Mise en place de mécanismes de redistribution
Une partie de la richesse prélevée par l’impôt et les prélèvements sociaux est redistribuée vers le secteur du logement afin d’aider la production, de faire baisser les coûts et de solvabiliser les ménages. Aujourd’hui la part de la richesse nationale consacrée à l’aide au logement (Etat et collectivités locales) se situe entre 1,6 et 1,8 % du PIB (Produit intérieur brut). Il s’agit du niveau le plus bas en France depuis 30 ans. Ces chiffres se situent dans la moyenne européenne mais il faut noter que des pays à réputation plus libérale et moins interventionniste comme l’Angleterre consacrent 2,5 % de leur PIB pour l’aide au logement.
Organisation du système financier
(Voir fiche Les circuits de financement du logement locatif social)
L’une des expériences originales et des caractéristiques les plus marquantes du système français de construction d’un important parc de logement locatif social est le rôle joué par la Caisse des dépôts et consignations (CDC) et le livret A. La CDC est un organisme financier qui dispose de garanties de l’Etat pour prêter de l’argent aux constructeurs de logements sociaux afin de les aider à produire des logements à des prix inférieurs à ceux du marché. Les fonds de la CDC s’appuient sur un produit d’épargne populaire - le livret A - que possèdent 15 millions de français. La somme de petits montants épargnés produit ainsi un stock très important d’argent. La taille de ce stock et la garantie apportée par l’Etat à la CDC permettent à cet organisme de prêter de l’argent à long terme et à des taux réduits, inférieurs à ceux pratiqués par les banques privées.
━━━━━━━━━━
CONSIGNE: Prolongez le texte sur le financement du logement social en reprenant juste après sa dernière phrase.

DONNÉES FOURNIES:
━━━━━━━━━━
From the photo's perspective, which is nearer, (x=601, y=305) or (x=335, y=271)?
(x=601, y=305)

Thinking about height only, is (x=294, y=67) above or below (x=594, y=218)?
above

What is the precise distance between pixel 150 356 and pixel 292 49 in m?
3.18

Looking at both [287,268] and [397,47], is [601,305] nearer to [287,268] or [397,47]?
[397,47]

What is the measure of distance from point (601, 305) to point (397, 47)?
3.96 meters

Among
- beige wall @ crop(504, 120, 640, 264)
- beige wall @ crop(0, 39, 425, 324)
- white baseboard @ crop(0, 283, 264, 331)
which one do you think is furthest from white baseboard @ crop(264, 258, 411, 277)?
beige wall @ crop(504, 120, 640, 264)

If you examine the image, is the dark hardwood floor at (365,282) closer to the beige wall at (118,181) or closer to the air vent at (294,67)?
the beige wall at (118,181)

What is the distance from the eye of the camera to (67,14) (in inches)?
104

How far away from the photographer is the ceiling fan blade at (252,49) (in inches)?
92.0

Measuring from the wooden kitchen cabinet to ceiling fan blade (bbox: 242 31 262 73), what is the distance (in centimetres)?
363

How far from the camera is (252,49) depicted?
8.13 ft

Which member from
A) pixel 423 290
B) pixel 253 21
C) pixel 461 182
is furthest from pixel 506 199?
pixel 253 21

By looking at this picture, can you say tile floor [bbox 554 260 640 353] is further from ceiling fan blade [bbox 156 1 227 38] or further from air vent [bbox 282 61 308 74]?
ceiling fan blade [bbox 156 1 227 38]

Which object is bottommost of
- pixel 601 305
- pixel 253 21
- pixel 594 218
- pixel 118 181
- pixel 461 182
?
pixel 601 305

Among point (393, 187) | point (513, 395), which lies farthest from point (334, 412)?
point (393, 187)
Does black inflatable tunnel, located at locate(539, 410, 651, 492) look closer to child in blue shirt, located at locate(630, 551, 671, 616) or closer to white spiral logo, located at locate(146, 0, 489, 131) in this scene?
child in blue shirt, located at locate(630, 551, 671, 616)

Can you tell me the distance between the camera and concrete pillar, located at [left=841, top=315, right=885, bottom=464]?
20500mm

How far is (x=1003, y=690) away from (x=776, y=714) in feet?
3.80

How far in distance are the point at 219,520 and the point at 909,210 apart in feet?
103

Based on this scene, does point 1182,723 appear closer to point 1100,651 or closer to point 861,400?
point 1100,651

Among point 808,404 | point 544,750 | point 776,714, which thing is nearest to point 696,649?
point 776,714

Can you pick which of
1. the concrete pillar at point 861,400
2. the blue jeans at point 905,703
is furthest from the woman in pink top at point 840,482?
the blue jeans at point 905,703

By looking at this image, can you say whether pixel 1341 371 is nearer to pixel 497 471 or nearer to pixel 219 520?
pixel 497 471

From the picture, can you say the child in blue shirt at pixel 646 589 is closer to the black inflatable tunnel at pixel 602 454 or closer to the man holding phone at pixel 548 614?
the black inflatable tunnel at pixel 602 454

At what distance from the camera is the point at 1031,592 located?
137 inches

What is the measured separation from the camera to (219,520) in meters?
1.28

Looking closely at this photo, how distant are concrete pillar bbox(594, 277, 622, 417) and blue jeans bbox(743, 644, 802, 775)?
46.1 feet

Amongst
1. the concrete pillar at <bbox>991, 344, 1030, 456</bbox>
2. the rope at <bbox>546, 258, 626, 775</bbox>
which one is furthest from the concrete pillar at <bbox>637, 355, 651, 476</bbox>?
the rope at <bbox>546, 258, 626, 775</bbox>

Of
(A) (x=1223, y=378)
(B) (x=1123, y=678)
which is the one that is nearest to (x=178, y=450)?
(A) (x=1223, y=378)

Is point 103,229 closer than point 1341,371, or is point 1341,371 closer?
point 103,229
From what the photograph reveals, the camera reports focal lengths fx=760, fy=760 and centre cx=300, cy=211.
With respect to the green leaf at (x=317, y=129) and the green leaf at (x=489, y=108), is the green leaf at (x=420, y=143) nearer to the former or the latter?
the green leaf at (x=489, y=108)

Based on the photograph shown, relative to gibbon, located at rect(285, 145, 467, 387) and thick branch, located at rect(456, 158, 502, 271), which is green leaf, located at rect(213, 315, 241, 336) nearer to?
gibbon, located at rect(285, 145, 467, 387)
━━━━━━━━━━
RÉPONSE:
Organisation du cadre juridique
L’affirmation d’un droit au logement
L’accès à un logement et le maintien dans le logement sont, eux aussi, régulés par l’Etat au travers de l’organisation d’un cadre juridique. Ce cadre définit les rapports locatifs d’une part et les droits et devoirs liés à la propriété privée de l’autre. L’un des éléments clef de la construction de ce cadre juridique régulant l’accès au logement est la mise en œuvre d’un Droit au logement. (Voir fiche Le droit au logement). Il ne s’est affirmé que récemment dans l’ordre juridique français en s’orientant principalement autour de la question du logement des personnes défavorisées. Ce droit a pris corps au cours des années 90 voyant sa valeur juridique et ses répercussions pratiques augmentées.
Le droit au logement a tout d’abord été reconnu aux niveaux international (1) et européen (2) dans une série de textes dont la portée est restée limitée. En France, c’est la loi Besson en 1990 qui, pour la première fois, a affirmé le droit à un logement décent (3). Le Conseil constitutionnel, quant à lui, a affirmé en 1995 que la possibilité pour chacun de disposer d’un logement décent était un objectif de valeur constitutionnelle.
Enfin, en 2007, la loi sur le Droit au logement opposable (DALO) a instauré un mécanisme permettant à des personnes en difficultés, reconnues prioritaires pour l’attribution d’un logement social et qui ne se voient pas proposer de logement dans des délais raisonnables, de faire valoir leur droit au logement devant un juge. Le juge peut alors condamner l’Etat à payer une astreinte tant que ces personnes ne sont pas logées. Cette loi, dans son principe est une avancée indiscutable, mais son application reste encore incertaine. Le statut “prioritaire” est attribué selon des critères flous et son refus ne pourra que difficilement être contesté.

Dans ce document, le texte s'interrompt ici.